Trecho de origem
——

Escrever para quê?

A panelinha da ABL

Se no Brasil ainda existissem espaços na grande mídia que não iluminassem somente apadrinhados, compadres e uns poucos privilegiados, talvez o meu livro chegasse longe; se no Brasil a grande mídia contratasse tantos críticos de arte quanto contrata colunistas políticos, poderiam dizer que apoiam a cultura; se esses críticos fossem competentes e enxergassem além do horizonte visível, talvez o meu livro fosse mais avaliado. Fazer literatura é um ato de fé, é acreditar em algo que não existe neste país destroçado e provinciano.

No Brasil, faz sucesso o que vem de fora, o que é premiado fora, o escritor que mora fora do Brasil. Por aqui, ganha prêmio de academias quem divulga a literatura no exterior, um exterior que despreza a nossa literatura. O escritor brasileiro acha o máximo ser traduzido, mesmo que no Brasil nem sequer tenha sido lido por um número relevante de leitores. Querem a Europa a América do Norte, escrevem em português porque não há outro jeito. Colonizados impudicos que reverenciam orgulhosos os seus colonizadores. O meu livro não, o meu livro tem raízes onde deveria ter, em personagens que respiram a minha cidade, a realidade que me rodeia. Se no Brasil existissem editoras de porte que realmente se interessassem por livros, eu não precisaria ter criado uma editora alternativa para distribuir o meu trabalho como um caixeiro viajante.

Quando olhamos as Academias de Letras, essas províncias chiques que parecem refletir tudo, menos a realidade de um escritor, pensamos em qual o sentido de se fazer literatura. Não há sentido, mas criar literatura nos ajuda a pensar, a enxergar essas províncias ridículas, esses feudos da high life, nos obriga a ver as minúsculas vaidades. Se temos poucos leitores, fica mais fácil compreender que a literatura brasileira visível, tirando-se poucas exceções, é um feudo da elite. Vejam a Academia Brasileira de Letras e os seus salamaleques eleitorais. O que deveria ser a casa do escritor, fica parecendo uma conquista do jogo Banco Imobiliário.

É inevitável escrever pensando em ser lido, mas neste Brasil da fome, da miséria, da desigualdade social e dos escandalosos privilégios, convém afastar rápido esse pensamento ou há o risco de desistir da obra antes de terminá-la.

——

Enunciado 1
Transcreva do trecho a passagem que começa nas palavras "Quando olhamos as" e termina depois de "antes de terminá-la.".
Enunciado 2
Reescreva em forma de lista o parágrafo do trecho que começa com "Quando olhamos as Academias de Letras", mantendo as informações principais.
Enunciado 3
Responda com base no trecho:
(a) Como o primeiro parágrafo define o ato de fazer literatura?
(b) Que tipo de editora foi criado para distribuir o livro?
(c) Além dos escandalosos privilégios, que três males do Brasil o último parágrafo menciona?
Os registros não têm relação com o trecho.

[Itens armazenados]

——

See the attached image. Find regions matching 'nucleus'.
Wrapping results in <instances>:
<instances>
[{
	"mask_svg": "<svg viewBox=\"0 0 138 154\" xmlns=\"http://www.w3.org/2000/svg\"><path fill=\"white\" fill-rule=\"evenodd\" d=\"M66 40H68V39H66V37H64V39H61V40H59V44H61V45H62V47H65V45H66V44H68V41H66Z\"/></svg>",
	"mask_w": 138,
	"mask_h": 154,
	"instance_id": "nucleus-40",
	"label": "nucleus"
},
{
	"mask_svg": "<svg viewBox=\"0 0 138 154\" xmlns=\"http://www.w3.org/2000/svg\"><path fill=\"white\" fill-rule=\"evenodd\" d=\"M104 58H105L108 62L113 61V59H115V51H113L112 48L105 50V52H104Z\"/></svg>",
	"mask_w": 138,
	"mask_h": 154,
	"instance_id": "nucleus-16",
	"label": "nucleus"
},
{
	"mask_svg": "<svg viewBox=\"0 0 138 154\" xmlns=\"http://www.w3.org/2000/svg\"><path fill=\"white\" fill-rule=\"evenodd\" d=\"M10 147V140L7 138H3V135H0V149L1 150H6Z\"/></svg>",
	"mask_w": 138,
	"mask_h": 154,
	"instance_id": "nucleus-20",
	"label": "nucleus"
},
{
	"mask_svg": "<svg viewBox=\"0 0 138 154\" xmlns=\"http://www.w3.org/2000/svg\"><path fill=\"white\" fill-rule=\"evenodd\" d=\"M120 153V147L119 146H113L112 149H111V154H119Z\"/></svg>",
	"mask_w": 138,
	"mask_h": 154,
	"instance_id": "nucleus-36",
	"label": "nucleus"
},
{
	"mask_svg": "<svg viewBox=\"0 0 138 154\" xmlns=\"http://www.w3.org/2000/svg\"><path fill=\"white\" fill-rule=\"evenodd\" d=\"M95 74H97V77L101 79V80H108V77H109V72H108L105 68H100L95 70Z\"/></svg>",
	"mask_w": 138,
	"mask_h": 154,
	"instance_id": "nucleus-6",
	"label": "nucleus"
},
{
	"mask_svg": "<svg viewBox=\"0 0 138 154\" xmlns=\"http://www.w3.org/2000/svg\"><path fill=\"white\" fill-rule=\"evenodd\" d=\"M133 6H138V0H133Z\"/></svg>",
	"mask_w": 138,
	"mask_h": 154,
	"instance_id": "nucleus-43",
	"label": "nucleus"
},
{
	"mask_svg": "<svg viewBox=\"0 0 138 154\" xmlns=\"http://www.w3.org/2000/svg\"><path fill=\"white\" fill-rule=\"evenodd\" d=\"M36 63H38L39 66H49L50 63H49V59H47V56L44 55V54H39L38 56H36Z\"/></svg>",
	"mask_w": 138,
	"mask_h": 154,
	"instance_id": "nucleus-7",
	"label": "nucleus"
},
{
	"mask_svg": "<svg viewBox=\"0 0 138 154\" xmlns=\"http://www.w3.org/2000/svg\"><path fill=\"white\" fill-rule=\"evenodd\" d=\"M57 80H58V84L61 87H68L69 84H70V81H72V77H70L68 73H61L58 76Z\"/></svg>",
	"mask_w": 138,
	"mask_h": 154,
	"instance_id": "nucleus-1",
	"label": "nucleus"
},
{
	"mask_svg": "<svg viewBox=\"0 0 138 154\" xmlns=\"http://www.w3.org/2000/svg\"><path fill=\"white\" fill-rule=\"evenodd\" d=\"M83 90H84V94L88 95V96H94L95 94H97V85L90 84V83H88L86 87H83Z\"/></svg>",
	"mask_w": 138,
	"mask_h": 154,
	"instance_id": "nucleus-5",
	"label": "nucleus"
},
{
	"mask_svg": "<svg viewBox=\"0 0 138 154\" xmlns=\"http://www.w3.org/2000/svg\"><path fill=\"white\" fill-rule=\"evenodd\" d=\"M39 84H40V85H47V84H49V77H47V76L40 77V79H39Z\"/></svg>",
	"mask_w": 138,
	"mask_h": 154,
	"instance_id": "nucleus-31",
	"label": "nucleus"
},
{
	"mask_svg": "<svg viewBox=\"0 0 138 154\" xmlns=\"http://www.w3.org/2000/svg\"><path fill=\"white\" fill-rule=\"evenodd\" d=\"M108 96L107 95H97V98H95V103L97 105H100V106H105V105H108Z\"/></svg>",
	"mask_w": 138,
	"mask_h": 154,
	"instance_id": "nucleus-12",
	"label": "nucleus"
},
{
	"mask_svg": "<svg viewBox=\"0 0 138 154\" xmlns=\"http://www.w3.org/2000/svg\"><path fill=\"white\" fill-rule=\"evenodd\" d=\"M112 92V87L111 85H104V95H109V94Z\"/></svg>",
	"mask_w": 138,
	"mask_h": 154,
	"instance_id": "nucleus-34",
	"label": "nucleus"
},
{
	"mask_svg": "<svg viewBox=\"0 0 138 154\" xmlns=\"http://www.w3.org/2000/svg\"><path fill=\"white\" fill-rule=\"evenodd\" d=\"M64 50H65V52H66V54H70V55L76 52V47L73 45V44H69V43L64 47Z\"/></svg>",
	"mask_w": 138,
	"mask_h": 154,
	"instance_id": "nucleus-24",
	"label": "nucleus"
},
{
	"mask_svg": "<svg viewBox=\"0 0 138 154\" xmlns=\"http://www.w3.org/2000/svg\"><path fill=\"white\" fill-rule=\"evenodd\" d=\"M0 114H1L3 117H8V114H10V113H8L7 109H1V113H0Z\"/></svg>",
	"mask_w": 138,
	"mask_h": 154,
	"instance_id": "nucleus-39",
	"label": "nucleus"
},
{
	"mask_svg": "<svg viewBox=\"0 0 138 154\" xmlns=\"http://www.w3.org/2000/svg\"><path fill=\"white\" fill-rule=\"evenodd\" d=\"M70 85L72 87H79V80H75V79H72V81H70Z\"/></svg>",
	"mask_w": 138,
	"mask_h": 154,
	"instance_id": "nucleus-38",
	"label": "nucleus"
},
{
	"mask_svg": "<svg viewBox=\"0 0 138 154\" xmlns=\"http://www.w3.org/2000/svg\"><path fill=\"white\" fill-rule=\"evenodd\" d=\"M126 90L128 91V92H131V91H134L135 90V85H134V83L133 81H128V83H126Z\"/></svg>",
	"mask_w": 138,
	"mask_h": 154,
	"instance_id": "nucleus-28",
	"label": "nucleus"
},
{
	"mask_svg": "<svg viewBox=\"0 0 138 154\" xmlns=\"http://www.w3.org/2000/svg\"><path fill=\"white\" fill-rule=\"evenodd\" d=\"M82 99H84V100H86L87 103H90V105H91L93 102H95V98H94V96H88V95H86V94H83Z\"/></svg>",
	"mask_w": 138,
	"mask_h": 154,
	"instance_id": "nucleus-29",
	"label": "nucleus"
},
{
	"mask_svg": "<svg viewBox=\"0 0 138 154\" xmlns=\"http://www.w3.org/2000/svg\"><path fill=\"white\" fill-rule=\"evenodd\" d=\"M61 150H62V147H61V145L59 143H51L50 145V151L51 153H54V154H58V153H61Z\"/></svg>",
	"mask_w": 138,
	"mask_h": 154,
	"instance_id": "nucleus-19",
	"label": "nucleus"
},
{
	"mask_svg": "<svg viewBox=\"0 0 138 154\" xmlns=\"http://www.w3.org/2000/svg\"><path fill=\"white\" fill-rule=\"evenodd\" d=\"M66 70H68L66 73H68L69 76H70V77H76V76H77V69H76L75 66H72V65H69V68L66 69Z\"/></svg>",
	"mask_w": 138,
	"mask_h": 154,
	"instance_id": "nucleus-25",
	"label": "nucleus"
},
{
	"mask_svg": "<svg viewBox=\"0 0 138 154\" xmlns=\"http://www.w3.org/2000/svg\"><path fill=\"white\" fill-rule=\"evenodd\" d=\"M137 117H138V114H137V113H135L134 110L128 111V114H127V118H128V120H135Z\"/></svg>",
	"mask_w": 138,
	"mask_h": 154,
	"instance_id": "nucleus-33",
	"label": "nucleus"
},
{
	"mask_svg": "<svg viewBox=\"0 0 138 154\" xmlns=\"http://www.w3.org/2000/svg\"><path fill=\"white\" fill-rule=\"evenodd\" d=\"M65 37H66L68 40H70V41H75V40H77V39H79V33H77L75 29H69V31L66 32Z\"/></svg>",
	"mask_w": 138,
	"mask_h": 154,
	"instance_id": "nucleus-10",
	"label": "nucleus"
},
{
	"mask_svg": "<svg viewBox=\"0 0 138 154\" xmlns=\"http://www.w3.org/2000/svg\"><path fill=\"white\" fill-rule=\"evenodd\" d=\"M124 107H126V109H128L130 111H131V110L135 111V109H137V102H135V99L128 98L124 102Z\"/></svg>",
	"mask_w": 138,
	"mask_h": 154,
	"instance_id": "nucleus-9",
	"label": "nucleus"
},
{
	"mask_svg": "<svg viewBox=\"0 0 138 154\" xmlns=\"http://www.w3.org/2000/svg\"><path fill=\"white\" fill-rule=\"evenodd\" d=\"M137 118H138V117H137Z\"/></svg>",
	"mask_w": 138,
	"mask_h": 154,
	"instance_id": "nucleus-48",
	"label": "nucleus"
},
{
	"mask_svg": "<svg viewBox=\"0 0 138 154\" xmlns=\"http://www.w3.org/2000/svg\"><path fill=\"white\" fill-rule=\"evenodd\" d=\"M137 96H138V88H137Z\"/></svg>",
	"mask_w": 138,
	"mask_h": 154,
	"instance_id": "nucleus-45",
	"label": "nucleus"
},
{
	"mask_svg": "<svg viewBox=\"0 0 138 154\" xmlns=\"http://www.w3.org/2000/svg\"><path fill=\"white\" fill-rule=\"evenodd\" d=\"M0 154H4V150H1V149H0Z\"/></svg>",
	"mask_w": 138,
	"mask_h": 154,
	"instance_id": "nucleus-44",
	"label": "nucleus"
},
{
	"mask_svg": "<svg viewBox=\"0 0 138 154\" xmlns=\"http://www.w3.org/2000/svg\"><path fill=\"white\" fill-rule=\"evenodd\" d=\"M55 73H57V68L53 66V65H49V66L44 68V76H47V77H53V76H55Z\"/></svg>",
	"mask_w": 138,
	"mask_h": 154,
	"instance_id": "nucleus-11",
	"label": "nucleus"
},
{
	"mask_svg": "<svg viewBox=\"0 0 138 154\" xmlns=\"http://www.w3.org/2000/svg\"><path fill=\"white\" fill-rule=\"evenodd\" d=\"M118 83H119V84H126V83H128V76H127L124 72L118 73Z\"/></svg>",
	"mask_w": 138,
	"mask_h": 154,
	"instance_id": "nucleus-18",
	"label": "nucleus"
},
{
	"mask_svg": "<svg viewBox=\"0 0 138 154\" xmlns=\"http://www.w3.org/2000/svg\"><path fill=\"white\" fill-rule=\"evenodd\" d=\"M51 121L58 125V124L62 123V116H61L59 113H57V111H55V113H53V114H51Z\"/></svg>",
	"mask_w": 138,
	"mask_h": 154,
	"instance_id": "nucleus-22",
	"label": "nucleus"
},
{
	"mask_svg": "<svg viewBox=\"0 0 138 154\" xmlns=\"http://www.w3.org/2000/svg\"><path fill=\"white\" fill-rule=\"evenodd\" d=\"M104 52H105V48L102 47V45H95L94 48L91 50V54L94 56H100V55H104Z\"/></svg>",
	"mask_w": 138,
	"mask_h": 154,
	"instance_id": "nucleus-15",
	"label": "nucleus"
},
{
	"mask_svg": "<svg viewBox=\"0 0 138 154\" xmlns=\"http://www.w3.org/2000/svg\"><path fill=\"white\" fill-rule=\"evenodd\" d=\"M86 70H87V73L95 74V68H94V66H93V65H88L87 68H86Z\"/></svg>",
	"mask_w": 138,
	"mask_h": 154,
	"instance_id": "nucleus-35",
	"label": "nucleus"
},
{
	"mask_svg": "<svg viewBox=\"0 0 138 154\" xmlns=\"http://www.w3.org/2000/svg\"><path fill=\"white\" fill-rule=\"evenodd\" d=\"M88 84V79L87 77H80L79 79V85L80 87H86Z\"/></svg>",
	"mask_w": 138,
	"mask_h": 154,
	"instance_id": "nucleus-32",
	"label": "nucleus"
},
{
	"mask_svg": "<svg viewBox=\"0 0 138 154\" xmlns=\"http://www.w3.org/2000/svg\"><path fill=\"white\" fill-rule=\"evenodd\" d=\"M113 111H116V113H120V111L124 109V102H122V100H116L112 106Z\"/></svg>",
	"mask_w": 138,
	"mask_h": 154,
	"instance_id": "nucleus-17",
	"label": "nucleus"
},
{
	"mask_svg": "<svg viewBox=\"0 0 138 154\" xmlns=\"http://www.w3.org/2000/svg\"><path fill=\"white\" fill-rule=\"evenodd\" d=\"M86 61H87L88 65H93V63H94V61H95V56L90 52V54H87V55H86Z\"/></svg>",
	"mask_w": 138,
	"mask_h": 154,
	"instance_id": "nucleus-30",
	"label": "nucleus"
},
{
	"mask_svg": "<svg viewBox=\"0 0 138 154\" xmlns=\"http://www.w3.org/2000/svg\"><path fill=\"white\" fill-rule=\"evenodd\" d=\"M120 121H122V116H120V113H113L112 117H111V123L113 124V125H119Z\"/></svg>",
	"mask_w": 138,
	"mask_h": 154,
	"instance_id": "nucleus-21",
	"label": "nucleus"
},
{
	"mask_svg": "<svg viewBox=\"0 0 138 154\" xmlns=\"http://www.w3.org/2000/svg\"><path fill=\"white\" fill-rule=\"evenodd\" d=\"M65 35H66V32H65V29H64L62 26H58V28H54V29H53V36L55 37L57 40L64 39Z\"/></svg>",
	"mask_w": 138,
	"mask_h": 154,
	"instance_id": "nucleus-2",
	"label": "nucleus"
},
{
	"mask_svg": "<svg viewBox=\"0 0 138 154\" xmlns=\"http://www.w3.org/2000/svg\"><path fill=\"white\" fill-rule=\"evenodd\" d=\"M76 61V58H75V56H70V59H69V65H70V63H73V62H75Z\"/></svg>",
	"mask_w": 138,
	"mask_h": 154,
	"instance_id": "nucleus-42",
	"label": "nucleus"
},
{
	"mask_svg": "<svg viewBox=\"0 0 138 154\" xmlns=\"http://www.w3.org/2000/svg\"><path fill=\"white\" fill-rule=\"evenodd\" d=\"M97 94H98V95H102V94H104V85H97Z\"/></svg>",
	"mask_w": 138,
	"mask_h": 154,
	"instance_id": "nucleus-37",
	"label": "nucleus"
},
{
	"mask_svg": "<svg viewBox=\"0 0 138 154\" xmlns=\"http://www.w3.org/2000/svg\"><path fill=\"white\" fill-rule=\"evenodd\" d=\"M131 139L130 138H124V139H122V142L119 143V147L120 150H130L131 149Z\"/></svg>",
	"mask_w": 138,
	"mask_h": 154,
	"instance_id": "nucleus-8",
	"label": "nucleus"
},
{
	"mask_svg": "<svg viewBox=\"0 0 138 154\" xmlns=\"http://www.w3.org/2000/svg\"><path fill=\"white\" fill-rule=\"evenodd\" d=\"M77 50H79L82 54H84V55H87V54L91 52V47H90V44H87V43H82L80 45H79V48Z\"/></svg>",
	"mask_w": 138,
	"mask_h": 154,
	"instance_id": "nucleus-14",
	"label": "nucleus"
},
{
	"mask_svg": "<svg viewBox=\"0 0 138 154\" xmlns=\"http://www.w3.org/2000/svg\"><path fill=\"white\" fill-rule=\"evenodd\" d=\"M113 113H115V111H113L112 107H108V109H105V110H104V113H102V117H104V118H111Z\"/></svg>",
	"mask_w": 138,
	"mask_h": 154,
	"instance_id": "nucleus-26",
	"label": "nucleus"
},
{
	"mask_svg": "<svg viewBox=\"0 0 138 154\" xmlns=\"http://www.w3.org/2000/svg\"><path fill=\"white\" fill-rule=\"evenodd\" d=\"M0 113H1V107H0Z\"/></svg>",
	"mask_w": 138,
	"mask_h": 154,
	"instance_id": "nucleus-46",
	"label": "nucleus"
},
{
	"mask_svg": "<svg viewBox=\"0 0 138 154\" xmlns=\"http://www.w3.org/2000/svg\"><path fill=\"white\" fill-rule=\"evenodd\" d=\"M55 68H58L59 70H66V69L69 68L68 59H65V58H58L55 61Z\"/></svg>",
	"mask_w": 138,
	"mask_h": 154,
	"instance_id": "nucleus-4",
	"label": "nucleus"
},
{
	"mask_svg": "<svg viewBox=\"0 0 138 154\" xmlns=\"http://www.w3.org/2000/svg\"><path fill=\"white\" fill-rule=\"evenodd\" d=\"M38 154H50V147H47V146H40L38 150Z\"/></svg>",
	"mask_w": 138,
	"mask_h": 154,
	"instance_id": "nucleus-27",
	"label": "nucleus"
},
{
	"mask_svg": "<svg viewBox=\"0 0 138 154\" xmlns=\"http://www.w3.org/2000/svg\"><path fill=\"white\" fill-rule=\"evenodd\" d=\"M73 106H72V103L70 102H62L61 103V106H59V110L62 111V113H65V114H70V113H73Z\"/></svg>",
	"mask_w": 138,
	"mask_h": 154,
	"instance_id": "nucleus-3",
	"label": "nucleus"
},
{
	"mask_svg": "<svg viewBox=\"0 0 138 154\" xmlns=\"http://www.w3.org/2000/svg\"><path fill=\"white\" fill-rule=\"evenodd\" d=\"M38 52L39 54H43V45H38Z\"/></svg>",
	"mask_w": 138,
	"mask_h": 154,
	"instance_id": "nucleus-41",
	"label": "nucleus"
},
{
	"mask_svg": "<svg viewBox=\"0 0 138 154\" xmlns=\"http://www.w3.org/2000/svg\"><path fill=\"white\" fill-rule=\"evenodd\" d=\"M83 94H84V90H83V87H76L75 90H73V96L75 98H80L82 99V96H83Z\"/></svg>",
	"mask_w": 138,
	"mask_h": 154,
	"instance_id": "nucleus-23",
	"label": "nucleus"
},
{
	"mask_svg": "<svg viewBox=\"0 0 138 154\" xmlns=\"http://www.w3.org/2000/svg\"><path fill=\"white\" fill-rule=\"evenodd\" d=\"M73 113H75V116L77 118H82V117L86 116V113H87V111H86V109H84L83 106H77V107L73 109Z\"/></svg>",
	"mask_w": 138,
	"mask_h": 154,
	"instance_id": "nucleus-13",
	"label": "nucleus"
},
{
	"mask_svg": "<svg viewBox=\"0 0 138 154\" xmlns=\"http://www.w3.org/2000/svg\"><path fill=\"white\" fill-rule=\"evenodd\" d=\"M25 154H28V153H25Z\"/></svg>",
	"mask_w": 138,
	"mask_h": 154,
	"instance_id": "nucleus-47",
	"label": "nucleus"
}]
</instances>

——

Resolução comentada 1
Quando olhamos as Academias de Letras, essas províncias chiques que parecem refletir tudo, menos a realidade de um escritor, pensamos em qual o sentido de se fazer literatura. Não há sentido, mas criar literatura nos ajuda a pensar, a enxergar essas províncias ridículas, esses feudos da high life, nos obriga a ver as minúsculas vaidades. Se temos poucos leitores, fica mais fácil compreender que a literatura brasileira visível, tirando-se poucas exceções, é um feudo da elite. Vejam a Academia Brasileira de Letras e os seus salamaleques eleitorais. O que deveria ser a casa do escritor, fica parecendo uma conquista do jogo Banco Imobiliário.

É inevitável escrever pensando em ser lido, mas neste Brasil da fome, da miséria, da desigualdade social e dos escandalosos privilégios, convém afastar rápido esse pensamento ou há o risco de desistir da obra antes de terminá-la.

Resolução comentada 2
- As Academias de Letras são chamadas de províncias chiques que parecem refletir tudo, menos a realidade de um escritor, o que faz pensar no sentido de se fazer literatura.
- Não há sentido, mas criar literatura ajuda a pensar e obriga a enxergar essas províncias, esses feudos da high life e suas minúsculas vaidades.
- Com poucos leitores, fica mais fácil compreender que a literatura brasileira visível, tirando-se poucas exceções, é um feudo da elite.
- A Academia Brasileira de Letras, com seus salamaleques eleitorais, deveria ser a casa do escritor, mas parece uma conquista do jogo Banco Imobiliário.

Resolução comentada 3
(a) Como um ato de fé, que é acreditar em algo que não existe neste país destroçado e provinciano.
(b) Uma editora alternativa.
(c) A fome, a miséria e a desigualdade social.